The Convention to Combat Desertification has a specific article (Art. 25) on networking of institutions, agencies and bodies. The UNFCCC in Article 5 calls upon the Parties to "promote access to, and exchange of data and analyses thereof obtained from areas beyondnational jurisdiction" while the CBD in its Article 18(3) calls for the establishment of a clearing house mechanism to promote and facilitate technical and scientific cooperation. The need for coorperation is very basic to the Forest Principles. Specifically Principle 12(a) calls for the strengthening of scientific research, forest inventories and assessments through effective modalities such as international cooperation.

Only through networking at the national, regional and international levels can knowledge be freely shared, taken full advantage of, and duplication avoided. Indeed, assessments can only be effective if the scientific community is fully informed of scientific and technical work, no matter how modest, going on all over the world at the national, regional and global levels.


any similarities and complementarities exist between the three Rio Treaties and the Forest Principles and we have established that their negotiations were informed by a variety of assessments carried out by the international scientific community.

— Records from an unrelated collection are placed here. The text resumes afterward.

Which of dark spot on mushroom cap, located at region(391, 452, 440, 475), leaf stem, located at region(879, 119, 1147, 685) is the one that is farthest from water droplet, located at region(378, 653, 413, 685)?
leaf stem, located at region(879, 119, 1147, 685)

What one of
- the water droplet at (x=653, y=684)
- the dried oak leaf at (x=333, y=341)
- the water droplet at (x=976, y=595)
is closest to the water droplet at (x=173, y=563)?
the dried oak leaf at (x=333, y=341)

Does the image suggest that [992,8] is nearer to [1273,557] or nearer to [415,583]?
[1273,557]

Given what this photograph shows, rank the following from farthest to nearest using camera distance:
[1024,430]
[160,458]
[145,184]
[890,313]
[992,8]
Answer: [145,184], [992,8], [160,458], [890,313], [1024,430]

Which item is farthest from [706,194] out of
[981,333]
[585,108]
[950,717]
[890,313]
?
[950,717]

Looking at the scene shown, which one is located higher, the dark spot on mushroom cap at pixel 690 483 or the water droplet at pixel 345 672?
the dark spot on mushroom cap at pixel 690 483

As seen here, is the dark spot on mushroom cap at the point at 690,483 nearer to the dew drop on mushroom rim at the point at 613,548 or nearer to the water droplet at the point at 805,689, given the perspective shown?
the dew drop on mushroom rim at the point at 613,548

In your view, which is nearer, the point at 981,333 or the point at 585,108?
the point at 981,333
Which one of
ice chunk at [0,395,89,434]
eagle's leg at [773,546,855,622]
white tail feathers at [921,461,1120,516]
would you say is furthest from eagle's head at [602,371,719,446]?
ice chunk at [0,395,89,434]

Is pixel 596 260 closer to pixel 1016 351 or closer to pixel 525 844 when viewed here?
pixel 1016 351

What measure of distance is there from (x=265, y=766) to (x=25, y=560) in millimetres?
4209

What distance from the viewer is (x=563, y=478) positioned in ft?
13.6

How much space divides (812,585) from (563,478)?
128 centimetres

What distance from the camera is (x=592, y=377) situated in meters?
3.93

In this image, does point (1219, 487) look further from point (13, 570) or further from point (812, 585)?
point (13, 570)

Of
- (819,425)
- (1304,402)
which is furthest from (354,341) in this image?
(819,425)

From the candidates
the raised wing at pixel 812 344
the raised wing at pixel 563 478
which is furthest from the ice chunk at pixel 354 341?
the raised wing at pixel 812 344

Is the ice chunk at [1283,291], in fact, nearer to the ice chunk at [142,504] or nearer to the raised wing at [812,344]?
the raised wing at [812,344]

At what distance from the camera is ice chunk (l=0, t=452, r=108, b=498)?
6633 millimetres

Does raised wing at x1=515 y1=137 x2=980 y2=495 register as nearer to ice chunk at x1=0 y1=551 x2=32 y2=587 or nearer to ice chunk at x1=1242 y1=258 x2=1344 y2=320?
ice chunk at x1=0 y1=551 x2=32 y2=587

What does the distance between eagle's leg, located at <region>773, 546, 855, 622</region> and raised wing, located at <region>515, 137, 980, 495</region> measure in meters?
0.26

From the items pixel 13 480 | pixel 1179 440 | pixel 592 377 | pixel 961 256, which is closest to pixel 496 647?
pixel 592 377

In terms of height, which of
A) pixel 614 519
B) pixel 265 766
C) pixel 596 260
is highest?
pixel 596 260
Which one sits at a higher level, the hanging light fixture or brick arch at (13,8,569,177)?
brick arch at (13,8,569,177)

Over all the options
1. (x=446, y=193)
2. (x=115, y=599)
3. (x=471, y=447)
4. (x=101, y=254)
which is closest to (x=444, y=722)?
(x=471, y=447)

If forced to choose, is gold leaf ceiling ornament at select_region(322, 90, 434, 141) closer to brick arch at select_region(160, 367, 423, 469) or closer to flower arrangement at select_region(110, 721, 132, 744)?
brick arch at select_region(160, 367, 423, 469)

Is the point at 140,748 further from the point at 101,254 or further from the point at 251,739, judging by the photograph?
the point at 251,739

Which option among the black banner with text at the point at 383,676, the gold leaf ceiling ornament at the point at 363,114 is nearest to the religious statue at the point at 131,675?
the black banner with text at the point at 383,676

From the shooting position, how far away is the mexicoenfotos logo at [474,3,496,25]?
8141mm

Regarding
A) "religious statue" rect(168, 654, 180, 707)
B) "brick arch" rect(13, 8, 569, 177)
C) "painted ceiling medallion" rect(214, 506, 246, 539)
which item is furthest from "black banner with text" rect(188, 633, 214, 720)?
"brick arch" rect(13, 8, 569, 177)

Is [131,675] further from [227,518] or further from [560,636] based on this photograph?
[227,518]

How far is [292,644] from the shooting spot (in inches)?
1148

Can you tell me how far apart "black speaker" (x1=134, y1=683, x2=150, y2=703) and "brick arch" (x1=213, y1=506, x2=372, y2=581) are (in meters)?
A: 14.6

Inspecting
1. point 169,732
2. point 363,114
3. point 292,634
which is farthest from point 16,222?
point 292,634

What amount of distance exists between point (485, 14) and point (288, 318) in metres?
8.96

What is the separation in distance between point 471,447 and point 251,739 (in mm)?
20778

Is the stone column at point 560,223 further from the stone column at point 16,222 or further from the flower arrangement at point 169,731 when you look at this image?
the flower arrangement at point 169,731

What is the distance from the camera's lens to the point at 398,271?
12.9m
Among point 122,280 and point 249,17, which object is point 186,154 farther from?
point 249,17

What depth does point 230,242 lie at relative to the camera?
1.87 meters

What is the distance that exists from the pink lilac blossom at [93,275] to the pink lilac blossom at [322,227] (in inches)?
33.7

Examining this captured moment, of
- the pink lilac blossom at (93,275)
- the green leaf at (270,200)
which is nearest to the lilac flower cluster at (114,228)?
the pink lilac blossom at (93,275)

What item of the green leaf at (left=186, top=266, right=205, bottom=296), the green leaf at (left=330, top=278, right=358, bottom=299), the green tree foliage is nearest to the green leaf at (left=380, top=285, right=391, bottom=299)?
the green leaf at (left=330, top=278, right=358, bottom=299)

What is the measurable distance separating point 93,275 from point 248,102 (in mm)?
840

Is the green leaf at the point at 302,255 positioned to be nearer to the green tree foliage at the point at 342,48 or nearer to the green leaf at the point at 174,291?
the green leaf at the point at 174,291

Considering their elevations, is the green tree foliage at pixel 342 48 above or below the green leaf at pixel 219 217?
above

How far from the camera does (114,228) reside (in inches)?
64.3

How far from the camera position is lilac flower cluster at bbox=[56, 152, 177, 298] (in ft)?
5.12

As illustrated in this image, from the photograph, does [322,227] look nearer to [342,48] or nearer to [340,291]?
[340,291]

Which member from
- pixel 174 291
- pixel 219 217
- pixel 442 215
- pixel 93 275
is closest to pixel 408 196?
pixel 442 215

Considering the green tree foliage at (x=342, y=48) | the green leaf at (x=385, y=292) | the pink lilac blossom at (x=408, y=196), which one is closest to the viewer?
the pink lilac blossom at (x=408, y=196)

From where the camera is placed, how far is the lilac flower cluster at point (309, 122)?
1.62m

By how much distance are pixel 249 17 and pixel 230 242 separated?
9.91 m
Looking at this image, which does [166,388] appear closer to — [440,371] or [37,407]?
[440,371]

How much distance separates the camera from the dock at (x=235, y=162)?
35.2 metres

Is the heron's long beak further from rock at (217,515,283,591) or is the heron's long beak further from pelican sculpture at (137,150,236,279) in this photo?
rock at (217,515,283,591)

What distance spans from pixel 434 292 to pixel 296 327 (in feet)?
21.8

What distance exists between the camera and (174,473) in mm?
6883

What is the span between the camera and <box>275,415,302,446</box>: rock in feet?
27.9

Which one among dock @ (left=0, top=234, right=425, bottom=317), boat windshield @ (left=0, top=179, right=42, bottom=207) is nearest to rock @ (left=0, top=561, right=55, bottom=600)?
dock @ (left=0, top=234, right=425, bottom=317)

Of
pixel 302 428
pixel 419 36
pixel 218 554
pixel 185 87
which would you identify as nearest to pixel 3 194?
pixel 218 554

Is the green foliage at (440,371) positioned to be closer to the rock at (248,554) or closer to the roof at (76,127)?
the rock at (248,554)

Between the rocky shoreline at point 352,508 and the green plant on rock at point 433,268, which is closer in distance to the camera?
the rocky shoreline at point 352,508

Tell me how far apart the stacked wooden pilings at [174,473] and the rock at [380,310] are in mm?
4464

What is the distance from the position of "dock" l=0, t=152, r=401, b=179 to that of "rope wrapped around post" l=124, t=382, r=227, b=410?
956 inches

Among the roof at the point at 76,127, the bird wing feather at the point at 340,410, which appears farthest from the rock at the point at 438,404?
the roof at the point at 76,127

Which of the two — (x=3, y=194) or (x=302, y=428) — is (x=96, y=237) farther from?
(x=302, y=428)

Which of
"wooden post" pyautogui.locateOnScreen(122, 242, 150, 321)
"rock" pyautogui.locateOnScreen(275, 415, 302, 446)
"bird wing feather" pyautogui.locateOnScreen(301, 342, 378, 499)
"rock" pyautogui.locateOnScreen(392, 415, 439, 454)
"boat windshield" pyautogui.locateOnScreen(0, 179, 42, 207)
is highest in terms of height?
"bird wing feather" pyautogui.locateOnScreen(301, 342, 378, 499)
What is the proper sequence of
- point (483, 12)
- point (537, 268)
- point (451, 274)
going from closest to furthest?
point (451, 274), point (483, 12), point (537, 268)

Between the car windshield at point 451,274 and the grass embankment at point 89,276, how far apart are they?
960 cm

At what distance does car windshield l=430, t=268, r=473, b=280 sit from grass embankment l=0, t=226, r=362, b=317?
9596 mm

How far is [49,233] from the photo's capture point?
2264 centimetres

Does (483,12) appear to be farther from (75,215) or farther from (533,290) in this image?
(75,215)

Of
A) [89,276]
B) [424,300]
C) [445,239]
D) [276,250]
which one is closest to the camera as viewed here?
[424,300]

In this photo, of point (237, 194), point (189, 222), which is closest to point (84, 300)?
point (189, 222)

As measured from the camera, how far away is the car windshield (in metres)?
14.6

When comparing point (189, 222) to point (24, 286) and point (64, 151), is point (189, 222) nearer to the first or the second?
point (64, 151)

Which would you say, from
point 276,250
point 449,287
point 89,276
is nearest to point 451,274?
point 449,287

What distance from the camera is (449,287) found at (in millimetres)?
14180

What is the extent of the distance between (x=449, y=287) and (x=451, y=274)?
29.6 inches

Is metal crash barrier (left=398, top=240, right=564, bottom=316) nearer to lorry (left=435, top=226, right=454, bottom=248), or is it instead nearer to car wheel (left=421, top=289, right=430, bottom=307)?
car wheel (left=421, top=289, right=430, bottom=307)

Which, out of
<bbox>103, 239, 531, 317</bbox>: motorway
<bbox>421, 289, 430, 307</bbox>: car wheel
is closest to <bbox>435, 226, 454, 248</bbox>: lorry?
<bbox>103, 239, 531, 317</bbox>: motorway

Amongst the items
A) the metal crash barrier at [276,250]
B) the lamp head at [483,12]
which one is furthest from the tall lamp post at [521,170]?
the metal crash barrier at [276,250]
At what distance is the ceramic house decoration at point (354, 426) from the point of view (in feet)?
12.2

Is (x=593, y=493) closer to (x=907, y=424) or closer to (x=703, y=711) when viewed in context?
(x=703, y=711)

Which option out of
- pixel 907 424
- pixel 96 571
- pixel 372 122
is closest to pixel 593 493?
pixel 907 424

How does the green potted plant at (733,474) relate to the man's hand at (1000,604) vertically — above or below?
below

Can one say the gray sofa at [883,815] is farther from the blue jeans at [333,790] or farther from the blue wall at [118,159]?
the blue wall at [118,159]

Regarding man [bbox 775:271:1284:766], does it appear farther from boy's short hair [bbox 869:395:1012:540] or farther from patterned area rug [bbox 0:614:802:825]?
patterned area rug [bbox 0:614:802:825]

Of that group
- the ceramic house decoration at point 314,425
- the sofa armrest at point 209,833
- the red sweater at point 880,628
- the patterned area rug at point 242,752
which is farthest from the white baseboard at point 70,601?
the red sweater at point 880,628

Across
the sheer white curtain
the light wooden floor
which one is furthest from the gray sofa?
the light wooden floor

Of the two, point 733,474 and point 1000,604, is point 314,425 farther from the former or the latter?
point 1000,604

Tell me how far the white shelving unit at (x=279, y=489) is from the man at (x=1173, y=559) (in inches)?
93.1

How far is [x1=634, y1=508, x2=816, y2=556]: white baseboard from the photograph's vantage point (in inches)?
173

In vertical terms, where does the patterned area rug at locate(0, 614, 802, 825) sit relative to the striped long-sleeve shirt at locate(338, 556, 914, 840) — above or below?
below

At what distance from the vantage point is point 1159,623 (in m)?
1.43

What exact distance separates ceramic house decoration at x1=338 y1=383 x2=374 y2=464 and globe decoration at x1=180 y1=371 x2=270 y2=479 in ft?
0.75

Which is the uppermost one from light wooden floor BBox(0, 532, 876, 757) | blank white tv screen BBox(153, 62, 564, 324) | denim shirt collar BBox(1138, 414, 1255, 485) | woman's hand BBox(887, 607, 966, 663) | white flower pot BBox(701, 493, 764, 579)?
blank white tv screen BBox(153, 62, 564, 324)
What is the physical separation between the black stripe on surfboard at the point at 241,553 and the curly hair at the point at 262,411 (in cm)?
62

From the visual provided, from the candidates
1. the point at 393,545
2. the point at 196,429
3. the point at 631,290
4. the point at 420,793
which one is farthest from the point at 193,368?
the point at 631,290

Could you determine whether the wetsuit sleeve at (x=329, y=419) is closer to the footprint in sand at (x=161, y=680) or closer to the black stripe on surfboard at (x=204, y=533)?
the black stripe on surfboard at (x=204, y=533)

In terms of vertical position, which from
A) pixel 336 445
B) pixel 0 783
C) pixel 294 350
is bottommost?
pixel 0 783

To address the concern these instruments seek to reddress requires collaboration and cooperation among many different disciplines at national, regional and international levels and indeed these have been acknowledged by all the instruments in their own provisions.

There is a need to develop synergies between the instruments in terms of their implementation at the national, regional, and global levels. To do so effectively it is proposed that: A two pronged approach be used to address the issues:

(i) where synergies and integrated approach to issues covered by the instruments already exist, as is the case in some developed countries, these examples be infused upwards into the regional and international levels.

(ii) that at the international levels, efforts be made to enhance collaboration and cooperation between the existing Subsidiary Bodies for Scientific and Technical Advice and collaboration with international monitoring, observational, and research and development programmes in order to catalyse integrated approaches at the regional and national levels.

At the national level, National Global Change Committees be put in place with multidisciplinary sub-committees on climate change, biological diversity and desertification.

A sine qua non for meaningful assessments necessary to inform Parties to the various conventions is a proper exchange of data, information and a comprehensive networking of institutions, scientists, agencies and bodies as provided for in the Convention to Combat Desertification.

A possible coordinating mechanism should be explored by the respective Conferences of the Parties empowering their respective Secretariats, or Subsidiary Bodies, as appropriate, to liaise with each other with a view to developing and strengthening cooperation and synergies in the implementation of the conventions at various levels.